[Consegne]
a - Elenca tutti i personaggi a cui, secondo il brano, Arezzo ha dato i natali.
b - Riporta la parte del brano che comincia con le parole contenenti "Nel calendario emozionale" e termina con "concede un esempio?", sostituendo "calendario emozionale" con "calendario affettivo".
c - Rispondi in breve a queste domande sul brano.
(i) Quale premio il sindaco ha consegnato a marzo a chi parla?
(ii) Per chi parla, di quale evento personale è l'anno il 1999?
(iii) In quale anno chi parla è arrivato al "Fatto"?

[Brano da leggere]

Senza dubbio il romanzo è anche una grande dichiarazione d’amore per la mia città. Sono molto felice che, grazie a “I migliori di noi”, tanti abbiano scoperto Arezzo. E’ una città bellissima, che spesso si dimentica di essere tale. A marzo il sindaco mi ha dato il premio Civitas Aretii che, per certi versi, equivale un po’ a ricevere le “chiavi della città”: è stata una grande emozione. Arezzo oggi è nota più che altro per Fanfani, Jovanotti - che poi è di Cortona ed è nato a Roma - per Pupo, per i Negrita, ma anche per la Boschi, Gelli - che era di Pistoia - e per il drammatico caso Banca Etruria. Non scherziamo: ha dato i natali a Petrarca, a Vasari, a Michelangelo, a Pietro Aretino, a Guido Monaco. Eccetera. Di che parliamo? Certo, siamo passati da Petrarca a Scanzi, ma non si può avere tutto. Le tre tavole di Max per conquistare le donne sono una delle tante “tamarrate” del protagonista: spero di essere più garbato di lui, anche se effettivamente siamo entrambi molto soggetti al fascino femminile. Di solito però sono più conquistato che conquistatore. Speriamo che duri.

Nel calendario emozionale Fabio sostituisce le date dell’anno con accadimenti di particolare interesse. Anche lei ha un calendario emozionale per immortalare le date più significative? Ce ne concede un esempio?

Si, lo faccio anch’io. Da sempre. Il 1990 è l’anno della morte di Stevie Ray Vaughan, il 1991 è l’anno in cui ho visto la prima volta Gaber, il 1992 è l’anno di Amused To Death di Roger Waters, il 1994 è l’anno del gol di Savicevic al Barcellona in Finale di Coppa Campioni, il 1998 è l’anno della doppietta di Pantani e della perdita di un amico carissimo. Il 1999 è l’anno del mio crociato saltato in aria, il 2001 è il G8 di Genova, il 2010 è l’anno in cui il mio primo cane ha rischiato di morire di piometra, il 2011 è l’anno del mio arrivo al “Fatto” e della morte di mio nonno. Eccetera. Per ogni anno ho almeno 5/10 highlights, non sempre belli, che mi rimandano a quell’epoca precisa.

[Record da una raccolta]

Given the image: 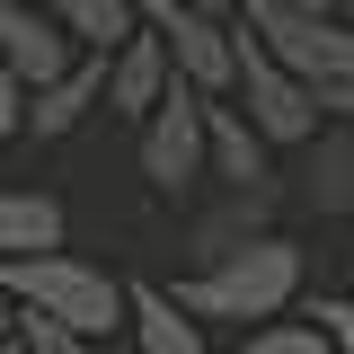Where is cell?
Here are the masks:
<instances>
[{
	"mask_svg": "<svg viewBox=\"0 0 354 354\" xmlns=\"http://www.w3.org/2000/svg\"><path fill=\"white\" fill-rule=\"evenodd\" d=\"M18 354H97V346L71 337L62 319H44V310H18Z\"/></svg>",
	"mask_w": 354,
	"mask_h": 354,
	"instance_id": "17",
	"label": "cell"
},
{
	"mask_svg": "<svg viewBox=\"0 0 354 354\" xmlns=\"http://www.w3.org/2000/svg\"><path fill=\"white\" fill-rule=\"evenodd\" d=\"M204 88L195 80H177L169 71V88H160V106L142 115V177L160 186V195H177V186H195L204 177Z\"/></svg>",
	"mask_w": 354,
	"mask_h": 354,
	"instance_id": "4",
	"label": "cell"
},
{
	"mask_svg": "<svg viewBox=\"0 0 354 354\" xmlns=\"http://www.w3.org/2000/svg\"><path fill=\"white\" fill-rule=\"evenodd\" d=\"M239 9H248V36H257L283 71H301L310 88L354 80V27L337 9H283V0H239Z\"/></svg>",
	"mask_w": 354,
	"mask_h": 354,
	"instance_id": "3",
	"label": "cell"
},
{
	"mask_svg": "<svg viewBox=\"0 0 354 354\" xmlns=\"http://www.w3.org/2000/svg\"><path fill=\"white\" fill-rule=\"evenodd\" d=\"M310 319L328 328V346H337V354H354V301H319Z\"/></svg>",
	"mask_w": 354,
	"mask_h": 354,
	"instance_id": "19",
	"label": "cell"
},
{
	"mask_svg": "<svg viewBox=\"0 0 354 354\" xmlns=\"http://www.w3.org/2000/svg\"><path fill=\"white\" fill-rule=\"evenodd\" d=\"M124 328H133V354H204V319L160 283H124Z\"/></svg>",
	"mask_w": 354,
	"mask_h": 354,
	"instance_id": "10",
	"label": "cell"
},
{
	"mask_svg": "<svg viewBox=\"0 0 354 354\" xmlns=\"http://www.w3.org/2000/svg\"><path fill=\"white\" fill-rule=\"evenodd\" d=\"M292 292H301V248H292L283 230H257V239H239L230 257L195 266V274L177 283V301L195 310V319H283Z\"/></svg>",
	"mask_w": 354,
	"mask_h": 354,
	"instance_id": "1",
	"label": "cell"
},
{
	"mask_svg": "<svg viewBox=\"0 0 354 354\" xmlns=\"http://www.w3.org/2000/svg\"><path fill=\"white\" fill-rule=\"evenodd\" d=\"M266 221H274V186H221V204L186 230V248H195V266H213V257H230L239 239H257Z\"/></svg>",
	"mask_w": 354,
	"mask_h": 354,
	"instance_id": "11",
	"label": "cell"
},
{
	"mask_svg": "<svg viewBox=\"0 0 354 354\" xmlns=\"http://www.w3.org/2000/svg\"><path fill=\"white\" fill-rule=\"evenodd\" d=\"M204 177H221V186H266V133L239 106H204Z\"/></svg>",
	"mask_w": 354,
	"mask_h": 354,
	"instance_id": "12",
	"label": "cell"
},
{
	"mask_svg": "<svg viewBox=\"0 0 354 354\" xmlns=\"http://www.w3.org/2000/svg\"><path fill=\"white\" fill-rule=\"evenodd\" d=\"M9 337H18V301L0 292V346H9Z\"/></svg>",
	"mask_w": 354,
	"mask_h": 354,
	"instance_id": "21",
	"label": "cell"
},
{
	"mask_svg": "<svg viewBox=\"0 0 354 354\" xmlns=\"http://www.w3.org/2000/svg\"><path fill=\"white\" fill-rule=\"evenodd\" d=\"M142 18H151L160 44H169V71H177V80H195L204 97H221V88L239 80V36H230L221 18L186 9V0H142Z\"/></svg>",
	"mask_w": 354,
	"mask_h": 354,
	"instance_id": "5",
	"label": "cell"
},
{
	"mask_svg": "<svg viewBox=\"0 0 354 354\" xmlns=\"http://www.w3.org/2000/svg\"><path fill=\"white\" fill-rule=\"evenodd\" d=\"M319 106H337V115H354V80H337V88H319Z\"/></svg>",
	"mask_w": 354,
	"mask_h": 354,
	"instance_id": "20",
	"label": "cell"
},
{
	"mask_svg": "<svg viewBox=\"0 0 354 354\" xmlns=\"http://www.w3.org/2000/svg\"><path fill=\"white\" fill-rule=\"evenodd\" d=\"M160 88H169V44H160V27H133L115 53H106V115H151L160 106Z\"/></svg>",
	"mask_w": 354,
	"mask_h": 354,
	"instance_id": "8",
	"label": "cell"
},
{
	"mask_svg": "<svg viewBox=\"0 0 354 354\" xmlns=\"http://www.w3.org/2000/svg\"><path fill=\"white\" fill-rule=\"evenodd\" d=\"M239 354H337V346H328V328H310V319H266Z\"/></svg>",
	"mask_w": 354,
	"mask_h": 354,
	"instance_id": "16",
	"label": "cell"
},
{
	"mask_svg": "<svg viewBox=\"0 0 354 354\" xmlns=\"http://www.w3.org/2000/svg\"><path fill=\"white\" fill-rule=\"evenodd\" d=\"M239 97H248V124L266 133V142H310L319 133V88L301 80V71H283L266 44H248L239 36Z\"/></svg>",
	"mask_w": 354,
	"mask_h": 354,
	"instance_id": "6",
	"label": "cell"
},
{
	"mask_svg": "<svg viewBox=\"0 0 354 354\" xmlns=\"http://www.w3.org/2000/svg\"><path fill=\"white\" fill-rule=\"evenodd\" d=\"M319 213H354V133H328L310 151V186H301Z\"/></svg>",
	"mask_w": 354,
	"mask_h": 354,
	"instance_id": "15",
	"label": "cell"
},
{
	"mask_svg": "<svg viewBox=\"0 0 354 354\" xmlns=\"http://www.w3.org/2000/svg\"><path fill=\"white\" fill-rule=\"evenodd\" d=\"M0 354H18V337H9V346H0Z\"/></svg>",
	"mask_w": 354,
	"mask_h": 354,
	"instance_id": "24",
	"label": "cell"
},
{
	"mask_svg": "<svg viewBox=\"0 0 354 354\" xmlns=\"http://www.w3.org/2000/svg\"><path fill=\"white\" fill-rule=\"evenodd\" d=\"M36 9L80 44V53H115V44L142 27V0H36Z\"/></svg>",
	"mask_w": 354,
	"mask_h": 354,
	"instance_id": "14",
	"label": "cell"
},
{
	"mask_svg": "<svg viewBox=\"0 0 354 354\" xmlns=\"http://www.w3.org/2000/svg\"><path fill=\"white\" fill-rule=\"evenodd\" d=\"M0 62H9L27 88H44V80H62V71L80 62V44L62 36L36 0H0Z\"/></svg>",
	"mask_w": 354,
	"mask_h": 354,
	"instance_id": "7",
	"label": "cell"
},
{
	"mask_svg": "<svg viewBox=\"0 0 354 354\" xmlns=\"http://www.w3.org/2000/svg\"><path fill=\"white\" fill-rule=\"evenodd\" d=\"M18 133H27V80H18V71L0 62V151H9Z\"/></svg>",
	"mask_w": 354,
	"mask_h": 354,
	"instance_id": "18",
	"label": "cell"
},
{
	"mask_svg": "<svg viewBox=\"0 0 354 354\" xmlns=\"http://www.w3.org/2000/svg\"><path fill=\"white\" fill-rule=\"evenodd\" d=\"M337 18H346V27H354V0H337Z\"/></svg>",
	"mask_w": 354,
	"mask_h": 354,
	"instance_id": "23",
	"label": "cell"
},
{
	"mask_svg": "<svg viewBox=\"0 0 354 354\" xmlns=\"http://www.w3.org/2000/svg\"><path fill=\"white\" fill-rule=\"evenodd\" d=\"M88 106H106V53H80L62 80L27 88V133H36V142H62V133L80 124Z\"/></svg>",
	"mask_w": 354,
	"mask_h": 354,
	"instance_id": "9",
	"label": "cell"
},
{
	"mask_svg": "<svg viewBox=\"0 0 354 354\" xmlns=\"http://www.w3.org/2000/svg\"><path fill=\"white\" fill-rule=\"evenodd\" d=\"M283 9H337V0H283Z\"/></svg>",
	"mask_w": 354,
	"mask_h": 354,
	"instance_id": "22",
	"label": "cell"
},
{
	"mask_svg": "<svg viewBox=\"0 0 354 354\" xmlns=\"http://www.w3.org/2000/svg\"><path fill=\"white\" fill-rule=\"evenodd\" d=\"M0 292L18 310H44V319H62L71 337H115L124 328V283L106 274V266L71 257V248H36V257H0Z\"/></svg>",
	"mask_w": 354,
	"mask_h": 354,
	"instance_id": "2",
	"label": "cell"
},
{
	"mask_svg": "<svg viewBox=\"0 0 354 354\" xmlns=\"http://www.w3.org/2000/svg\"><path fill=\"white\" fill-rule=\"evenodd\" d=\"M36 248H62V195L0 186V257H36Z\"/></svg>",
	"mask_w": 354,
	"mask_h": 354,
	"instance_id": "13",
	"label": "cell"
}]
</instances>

...

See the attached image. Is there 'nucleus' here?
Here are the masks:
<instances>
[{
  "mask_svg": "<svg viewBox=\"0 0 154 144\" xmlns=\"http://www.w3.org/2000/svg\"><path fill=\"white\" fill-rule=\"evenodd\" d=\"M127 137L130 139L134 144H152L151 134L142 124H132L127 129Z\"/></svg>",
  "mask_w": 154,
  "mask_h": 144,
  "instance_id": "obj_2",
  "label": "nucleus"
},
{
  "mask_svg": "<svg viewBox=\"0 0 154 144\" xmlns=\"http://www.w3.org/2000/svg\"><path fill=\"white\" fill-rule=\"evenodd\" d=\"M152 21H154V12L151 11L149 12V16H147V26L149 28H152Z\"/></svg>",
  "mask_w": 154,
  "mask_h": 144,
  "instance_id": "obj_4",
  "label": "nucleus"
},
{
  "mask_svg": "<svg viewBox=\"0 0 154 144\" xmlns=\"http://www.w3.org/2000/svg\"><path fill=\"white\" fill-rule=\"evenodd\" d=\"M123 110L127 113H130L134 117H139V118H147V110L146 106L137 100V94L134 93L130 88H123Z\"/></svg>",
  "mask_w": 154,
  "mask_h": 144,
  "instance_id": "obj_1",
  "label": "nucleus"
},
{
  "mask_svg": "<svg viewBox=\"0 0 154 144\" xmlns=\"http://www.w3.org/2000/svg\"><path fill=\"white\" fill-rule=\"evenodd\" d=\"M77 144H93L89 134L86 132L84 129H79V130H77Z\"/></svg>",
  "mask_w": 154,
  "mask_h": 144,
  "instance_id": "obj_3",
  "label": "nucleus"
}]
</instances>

--

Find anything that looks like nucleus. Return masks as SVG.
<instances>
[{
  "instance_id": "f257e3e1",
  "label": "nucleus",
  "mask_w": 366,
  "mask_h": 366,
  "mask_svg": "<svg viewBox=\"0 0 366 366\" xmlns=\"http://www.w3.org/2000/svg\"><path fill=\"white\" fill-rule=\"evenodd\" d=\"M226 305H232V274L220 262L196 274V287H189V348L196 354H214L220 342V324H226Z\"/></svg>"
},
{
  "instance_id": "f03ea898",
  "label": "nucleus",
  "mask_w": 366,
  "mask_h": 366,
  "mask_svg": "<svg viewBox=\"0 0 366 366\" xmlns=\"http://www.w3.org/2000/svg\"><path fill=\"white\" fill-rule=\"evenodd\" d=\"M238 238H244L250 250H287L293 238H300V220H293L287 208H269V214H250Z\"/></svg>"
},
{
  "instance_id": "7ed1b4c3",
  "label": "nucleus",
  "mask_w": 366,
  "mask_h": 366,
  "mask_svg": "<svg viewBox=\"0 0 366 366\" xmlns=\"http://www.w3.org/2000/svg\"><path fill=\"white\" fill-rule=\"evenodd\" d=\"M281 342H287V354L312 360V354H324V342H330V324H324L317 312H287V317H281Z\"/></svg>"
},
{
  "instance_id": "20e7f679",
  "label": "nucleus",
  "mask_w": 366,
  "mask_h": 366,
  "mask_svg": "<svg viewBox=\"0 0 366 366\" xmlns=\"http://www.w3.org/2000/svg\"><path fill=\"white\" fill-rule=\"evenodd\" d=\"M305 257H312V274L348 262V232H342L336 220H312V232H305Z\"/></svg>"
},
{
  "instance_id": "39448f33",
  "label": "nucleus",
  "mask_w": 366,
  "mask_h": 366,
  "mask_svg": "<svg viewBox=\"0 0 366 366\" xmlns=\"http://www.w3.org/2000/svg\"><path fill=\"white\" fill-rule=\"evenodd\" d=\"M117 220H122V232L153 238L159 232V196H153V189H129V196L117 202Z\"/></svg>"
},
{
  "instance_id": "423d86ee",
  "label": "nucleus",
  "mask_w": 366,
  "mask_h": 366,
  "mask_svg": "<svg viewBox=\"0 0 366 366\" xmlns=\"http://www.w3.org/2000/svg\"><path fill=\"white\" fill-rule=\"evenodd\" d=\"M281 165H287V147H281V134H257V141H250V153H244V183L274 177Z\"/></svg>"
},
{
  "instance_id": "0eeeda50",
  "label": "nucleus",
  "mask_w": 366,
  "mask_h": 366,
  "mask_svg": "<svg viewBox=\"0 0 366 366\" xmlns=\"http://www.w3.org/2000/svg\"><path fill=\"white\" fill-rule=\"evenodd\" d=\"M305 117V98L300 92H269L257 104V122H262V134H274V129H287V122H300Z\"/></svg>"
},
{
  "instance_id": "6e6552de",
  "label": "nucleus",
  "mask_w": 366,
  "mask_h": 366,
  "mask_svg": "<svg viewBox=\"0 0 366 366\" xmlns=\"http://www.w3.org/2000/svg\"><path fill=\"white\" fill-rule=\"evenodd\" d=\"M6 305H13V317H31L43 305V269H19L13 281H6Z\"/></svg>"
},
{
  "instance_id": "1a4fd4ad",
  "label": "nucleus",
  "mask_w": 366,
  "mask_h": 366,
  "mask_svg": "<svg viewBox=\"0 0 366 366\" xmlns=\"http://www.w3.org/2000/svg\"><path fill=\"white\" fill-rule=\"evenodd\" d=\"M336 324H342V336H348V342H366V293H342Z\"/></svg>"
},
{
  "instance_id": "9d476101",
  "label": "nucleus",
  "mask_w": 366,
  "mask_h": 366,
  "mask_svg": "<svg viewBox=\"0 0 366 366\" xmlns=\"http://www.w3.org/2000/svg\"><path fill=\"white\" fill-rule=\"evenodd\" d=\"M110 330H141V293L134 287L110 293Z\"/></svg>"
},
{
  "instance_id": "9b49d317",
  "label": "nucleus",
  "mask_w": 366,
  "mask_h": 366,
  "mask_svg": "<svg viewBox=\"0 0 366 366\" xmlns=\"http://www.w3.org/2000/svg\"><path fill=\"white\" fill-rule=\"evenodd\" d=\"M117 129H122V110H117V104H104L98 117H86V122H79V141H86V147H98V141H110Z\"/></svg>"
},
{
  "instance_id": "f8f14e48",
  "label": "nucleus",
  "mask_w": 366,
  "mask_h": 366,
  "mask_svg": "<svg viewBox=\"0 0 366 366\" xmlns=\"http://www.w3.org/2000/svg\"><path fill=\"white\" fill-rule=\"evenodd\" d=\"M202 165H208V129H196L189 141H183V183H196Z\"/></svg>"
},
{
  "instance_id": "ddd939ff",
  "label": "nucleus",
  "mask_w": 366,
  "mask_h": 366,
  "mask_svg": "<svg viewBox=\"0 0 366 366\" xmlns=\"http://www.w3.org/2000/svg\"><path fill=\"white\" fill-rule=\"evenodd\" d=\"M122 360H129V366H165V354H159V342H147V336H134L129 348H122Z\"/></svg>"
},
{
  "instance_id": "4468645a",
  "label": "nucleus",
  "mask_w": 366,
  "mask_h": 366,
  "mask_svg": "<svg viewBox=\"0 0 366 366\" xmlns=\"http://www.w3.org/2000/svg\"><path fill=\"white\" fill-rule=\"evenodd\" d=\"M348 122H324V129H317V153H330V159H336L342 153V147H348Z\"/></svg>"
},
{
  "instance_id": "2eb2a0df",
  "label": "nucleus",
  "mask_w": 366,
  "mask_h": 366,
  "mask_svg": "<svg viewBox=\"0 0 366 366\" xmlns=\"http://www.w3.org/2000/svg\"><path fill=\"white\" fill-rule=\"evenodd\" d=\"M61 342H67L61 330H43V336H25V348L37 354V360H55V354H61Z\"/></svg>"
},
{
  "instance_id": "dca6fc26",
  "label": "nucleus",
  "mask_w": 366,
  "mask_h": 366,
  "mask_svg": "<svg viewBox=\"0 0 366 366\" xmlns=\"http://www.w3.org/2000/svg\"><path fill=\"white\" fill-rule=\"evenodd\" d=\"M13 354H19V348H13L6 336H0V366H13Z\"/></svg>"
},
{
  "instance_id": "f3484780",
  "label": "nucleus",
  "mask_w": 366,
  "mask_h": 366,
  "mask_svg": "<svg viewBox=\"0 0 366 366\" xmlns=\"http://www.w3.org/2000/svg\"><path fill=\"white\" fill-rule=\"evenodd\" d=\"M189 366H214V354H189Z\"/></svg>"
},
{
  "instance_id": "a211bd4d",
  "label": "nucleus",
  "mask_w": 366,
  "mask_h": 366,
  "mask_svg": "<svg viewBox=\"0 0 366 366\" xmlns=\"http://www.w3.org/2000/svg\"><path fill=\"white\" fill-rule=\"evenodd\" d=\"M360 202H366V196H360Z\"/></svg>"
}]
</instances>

[Risposte scritte]
a - Petrarca, Vasari, Michelangelo, Pietro Aretino, Guido Monaco

b -
Nel calendario affettivo Fabio sostituisce le date dell’anno con accadimenti di particolare interesse. Anche lei ha un calendario affettivo per immortalare le date più significative? Ce ne concede un esempio?

c -
(i) Il premio Civitas Aretii.
(ii) Il crociato saltato in aria.
(iii) Nel 2011.